Não é erro de digitação: é a junção de duas palavras que, sem a pretensão de gerar neologismo, tem o propósito de fazer o contraponto com o melodrama.
Falar em contraponto importa admitir o significado negativo de uma proposta estética à manifestação artística – o melodrama – que foge, inclusive, à origem etimológica grega da palavra que é a junção de música somada à ação dramática.
No intuito de sensibilizar plateias cada vez mais numerosas, o melodramático assumiu um estilo da mensagem hiperbólica, interpretações exageradas e produção de efeitos grandiloquentes cujo apelo tocasse nas profundezas do sentimentalismo das massas. Assim foi no teatro, na ópera, nos folhetins novelescos, no circo (a figura do palhaço é um exemplo) e no cinema.
Muitas vezes, é tênue o limite entre o melodrama e o que chamo de belodrama, um recurso arbitrário de preferência e sensibilidade pessoal que utilizei para etiquetar o filme “Seis sessões”.
Para mim, ir ao cinema já é uma fonte de emoções nostálgicas. A propósito, revivo, entre gratas lembranças, o desenho urbano do Recife que possibilitava, no exercício da cultura de vizinhança horizontal, solidária e fraterna, o espaço de convivência dos cinemas de bairros.
Dependendo do filme, floridas emoções vicejam na pele já sem a fertilidade de outros tempos. À extensa lista de filmes que estão gravados na minha lembrança, não tenho dúvida em incluir mais um: “Seis sessões”.

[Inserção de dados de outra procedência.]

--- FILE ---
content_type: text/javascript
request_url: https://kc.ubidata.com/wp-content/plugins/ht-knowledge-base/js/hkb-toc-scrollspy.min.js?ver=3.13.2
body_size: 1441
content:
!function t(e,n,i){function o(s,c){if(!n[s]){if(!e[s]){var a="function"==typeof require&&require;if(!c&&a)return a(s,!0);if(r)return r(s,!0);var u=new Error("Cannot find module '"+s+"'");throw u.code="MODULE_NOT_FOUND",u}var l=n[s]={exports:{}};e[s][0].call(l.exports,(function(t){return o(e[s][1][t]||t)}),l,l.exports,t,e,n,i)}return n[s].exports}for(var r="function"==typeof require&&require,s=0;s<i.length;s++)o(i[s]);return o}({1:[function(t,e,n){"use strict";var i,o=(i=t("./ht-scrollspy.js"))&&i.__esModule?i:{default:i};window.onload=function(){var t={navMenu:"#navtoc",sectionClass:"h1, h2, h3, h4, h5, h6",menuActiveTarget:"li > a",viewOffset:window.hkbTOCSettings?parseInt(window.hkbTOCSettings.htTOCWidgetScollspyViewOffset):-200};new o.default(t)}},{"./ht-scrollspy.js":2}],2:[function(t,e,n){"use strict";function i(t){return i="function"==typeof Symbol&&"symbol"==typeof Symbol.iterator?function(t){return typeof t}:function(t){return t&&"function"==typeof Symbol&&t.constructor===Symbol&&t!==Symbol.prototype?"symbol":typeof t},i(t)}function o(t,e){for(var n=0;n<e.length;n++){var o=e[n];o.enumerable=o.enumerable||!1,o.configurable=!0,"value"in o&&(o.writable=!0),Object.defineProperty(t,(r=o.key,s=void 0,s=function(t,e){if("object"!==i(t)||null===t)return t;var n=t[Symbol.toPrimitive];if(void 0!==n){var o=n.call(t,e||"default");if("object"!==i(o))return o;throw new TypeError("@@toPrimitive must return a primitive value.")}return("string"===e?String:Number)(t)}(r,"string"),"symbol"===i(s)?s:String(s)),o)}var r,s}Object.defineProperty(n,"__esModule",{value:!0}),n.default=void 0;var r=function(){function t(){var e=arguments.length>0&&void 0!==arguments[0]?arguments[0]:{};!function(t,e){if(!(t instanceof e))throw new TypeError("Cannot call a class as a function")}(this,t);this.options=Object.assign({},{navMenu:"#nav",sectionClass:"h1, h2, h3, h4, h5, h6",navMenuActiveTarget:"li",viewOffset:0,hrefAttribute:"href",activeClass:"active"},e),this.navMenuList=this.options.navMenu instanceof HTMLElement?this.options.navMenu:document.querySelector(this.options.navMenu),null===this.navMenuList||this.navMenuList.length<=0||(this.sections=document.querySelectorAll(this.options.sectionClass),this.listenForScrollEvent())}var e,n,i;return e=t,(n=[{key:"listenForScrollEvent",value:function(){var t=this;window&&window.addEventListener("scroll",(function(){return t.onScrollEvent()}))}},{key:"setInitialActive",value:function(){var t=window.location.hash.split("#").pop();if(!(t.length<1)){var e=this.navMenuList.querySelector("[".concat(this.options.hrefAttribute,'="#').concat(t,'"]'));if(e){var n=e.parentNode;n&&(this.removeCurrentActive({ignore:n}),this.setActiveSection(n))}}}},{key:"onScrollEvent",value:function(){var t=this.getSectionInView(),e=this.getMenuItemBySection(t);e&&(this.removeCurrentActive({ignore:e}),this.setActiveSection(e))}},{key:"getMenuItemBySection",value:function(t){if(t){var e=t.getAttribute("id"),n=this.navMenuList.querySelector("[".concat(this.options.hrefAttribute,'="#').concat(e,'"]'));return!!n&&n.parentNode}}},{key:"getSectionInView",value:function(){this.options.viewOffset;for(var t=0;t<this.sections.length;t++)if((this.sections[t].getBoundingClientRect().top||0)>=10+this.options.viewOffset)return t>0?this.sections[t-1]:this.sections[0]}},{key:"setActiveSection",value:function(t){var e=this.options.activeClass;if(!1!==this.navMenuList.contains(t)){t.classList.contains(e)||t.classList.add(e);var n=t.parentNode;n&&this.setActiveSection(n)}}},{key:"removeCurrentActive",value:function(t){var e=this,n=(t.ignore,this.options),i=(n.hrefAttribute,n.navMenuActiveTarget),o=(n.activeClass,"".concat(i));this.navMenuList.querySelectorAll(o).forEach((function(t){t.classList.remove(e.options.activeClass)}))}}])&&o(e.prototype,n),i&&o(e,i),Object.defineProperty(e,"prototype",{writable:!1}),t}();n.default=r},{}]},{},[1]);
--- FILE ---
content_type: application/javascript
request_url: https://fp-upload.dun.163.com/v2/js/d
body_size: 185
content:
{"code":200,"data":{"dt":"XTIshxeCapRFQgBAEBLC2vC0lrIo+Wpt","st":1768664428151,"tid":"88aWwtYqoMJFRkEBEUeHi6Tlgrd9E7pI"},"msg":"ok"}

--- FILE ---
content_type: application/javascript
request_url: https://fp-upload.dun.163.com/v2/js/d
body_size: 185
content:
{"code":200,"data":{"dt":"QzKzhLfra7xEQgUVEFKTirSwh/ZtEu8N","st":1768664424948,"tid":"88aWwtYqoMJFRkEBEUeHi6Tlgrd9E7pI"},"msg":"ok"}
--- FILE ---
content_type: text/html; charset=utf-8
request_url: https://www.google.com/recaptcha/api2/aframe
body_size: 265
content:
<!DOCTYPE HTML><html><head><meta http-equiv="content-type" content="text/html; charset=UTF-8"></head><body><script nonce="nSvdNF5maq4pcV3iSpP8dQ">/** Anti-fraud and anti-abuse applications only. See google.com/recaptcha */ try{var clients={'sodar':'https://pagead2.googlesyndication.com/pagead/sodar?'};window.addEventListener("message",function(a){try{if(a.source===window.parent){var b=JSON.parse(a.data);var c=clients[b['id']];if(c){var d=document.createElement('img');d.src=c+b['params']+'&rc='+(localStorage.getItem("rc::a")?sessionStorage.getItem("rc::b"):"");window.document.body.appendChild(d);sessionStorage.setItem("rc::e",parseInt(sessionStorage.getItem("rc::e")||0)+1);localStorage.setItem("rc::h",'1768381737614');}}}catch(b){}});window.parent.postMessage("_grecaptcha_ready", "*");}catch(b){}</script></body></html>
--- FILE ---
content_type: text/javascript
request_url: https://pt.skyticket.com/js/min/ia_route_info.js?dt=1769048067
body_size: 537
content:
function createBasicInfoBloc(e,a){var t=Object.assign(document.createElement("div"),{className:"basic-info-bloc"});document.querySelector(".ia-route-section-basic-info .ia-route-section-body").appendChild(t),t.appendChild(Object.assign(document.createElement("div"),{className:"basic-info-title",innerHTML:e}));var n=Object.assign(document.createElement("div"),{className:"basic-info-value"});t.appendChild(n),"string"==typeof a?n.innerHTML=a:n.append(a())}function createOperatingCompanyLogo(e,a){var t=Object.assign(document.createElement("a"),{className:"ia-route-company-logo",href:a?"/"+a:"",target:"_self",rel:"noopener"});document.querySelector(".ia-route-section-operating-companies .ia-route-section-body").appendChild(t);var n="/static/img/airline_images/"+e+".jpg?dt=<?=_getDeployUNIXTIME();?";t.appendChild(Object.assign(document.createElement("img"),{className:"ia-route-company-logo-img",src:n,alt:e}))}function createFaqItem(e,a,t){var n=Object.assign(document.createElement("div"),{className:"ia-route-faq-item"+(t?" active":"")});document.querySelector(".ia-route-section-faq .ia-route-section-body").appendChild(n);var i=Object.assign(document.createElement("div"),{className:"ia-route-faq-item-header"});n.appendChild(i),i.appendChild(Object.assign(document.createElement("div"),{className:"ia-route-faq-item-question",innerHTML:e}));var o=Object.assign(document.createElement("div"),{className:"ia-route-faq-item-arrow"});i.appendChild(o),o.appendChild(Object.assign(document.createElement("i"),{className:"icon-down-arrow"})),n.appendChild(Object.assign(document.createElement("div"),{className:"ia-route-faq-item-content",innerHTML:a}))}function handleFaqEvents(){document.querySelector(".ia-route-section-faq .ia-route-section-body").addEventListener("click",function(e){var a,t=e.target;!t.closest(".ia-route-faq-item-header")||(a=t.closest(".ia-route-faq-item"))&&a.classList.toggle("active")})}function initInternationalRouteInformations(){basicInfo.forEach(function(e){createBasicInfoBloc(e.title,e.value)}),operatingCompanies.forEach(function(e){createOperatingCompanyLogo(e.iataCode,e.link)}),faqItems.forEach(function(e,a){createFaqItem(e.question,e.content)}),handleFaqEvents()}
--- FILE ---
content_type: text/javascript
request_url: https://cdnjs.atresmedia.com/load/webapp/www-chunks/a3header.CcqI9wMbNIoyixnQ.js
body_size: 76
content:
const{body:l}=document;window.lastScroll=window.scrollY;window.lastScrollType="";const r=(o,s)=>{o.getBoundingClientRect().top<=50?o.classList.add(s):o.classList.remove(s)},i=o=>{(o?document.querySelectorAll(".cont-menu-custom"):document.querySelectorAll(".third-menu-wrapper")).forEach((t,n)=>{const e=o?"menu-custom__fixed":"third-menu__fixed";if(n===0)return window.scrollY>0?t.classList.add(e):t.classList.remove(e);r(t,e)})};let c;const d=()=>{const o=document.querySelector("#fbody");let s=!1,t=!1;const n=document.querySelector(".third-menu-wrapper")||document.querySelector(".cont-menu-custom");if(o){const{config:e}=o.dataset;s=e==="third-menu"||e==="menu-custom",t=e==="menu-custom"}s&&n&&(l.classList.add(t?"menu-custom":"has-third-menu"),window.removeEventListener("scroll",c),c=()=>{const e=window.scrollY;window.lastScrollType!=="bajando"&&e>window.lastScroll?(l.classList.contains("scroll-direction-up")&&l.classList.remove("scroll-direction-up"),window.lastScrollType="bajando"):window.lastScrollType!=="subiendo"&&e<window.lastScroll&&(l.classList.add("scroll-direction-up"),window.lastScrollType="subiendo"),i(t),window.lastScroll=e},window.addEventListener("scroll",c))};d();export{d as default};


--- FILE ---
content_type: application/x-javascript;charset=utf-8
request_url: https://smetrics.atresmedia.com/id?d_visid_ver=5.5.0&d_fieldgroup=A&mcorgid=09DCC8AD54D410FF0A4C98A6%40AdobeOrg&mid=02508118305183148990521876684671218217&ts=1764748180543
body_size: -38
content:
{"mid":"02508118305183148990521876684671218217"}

Embora a produção cinematográfica seja um todo complexo que envolve técnica, fotografia, trilha musical, figurino, maquiagem compondo a sétima arte, dois elementos constitutivos da criação artística, em especial, mexem comigo: o tema-enredo e o desempenho dos atores quando o refinamento da sutileza e a ternura da delicadeza fazem, de um modo geral, a diferença dos gestos e dos atributos humanos.
Em “Seis sessões”, o enredo é baseado na história do jornalista Mark O’Brien, (John Hawkes) a partir do artigo que escreveu para o The Sun. Vítima de poliomielite, Mark, desde os oito anos, ficou paralisado da cabeça para baixo, sobrevivendo com a ajuda de um pulmão de aço. Aos trinta e oito anos, Mark, poeta e jornalista, que escrevia com a boca amparada pela moderna tecnologia digital, resolveu experimentar o prazer sexual, libertando-se da pena capital de uma existência virgem.
A partir de então, Mark recorreu (com perdão dos profissionais da área) uma terapeuta sexual, Cheryl (Helen Hunt), não sem antes buscar no padre Brendan (William Macy) o suporte moral, filosófico, teológico, ou qualquer outro nome que se queira dar, para adotar uma decisão que confrontaria o destino incapacitante, quem sabe, por força de uma Vontade Superior.
Com efeito, os ingredientes do filme a serem explorados estavam postos: a deficiência adquirida, o desejo da sexualidade aflorada, o conflito entre o pecado da luxúria e a virtude castidade, as cenas que poderiam cair na vala da banalidade do amor impossível ou no fecundo terreno do generoso afeto.
O padre caminha pelo equilíbrio, iluminado pelo bom senso; o notável desempenho da terapeuta manifesta sua grandeza ao definir o seu papel com firme objetividade, aparentemente fronteiriço ao de uma prostituta e, na última das seis sessões, ela e o paciente chegam ao orgasmo simultâneo, previamente combinado, com cenas que inspiram na plateia o sentimento de respeito ao que tradicionalmente é guardado pelo segredo de quatro paredes. Cheryl, judia convertida, profissional exemplar, chega a amolecer o coração; resiste e segue sua vida ajudando pacientes a atravessar as fronteiras do impossível.
Mark fala mais com os olhos do que com a boca. E o olhar diz tudo quando segreda a enfermeira que cuidou dele num grave incidente com o respirador artificial: “não sou virgem”. Uma sutil proposta. Com ela vive até aos quarenta e oito anos. A narrativa do filme é simples, atraente e pedagógica. Como síntese da admirável combinação entre sutileza, delicadeza e leveza dos diálogos merece destaque a frase de Mark O’Brien: “Acredito num Deus com senso de humor. Para mim seria intolerável que não se pudesse clamar por isto”.